I've used the helm chart to deploy Spark to Kubernetes in GCE. According to default configuration in values.yaml the Spark is deployed to the path /opt/spark
. I've checked that Spark has deployed successfully by running kubectl --namespace=my-namespace get pods -l "release=spark"
. There is 1 master and 3 workers running.
However when I've tried to check Spark version by executing spark-submit --version
from the Google cloud console it returned -bash: spark-submit: command not found
.
I've navigated to the /opt
directory and the /spark
folder is missing.
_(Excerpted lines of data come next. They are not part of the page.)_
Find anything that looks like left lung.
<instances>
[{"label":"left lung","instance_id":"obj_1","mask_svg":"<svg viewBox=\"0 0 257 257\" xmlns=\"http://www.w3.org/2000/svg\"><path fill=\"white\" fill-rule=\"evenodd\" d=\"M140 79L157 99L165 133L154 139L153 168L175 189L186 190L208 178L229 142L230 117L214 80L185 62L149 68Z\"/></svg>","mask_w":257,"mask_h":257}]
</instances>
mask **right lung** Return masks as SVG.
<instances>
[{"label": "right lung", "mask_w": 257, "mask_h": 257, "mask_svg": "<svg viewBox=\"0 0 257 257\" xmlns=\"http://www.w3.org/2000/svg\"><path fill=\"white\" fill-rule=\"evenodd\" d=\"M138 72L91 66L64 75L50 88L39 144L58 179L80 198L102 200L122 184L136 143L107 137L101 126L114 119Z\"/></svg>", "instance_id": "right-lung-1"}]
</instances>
What should I do to be able to open Spark shell Terminal and to execute Spark commands?
You can verify by checking service
kubectl get services -n <namespace>
you can port-forward particular service and try running locally to check
kubectl port-forward svc/<service name> <external port>:<internal port or spark running port>
Locally you can try running spark terminal it will be connected to spark running on GCE instance.
If you check the helm chart document there is also options for UI you can also do same to access UI via port-forward
Access via SSH inside pod
Kubectl exec -it <spark pod name> -- /bin/bash
here you can directly run spark commands. spark-submit --version
Access UI
Access UI via port-forwarding if you have enable UI in helm chart.
kubectl port-forward svc/<spark service name> <external port>:<internal port or spark running port>
External Load balancer
This particular helm chart also creating External Load balancer
you can also get External IP
using
Kubectl get svc -n <namespace>
Access Shell
If want to connect via LB IP & port
./bin/spark-shell --conf spark.cassandra.connection.host=<Load balancer IP> spark.cassandra-connection.native.port=<Port>
Creating connection using port-forward
kubectl port-forward svc/<spark service name> <external(local) port>:<internal port or spark running port>
./bin/spark-shell --conf spark.cassandra.connection.host=localhost spark.cassandra-connection.native.port=<local Port>
One way would be login to pod and then run Spark commands
List the pod kubectl --namespace=my-namespace get pods -l "release=spark"
Now, Login to the pod using following command: kubectl exec -it <pod-id> /bin/bash
Now, you should be inside the pod and can run spark commands spark-submit --version
Hope this helps.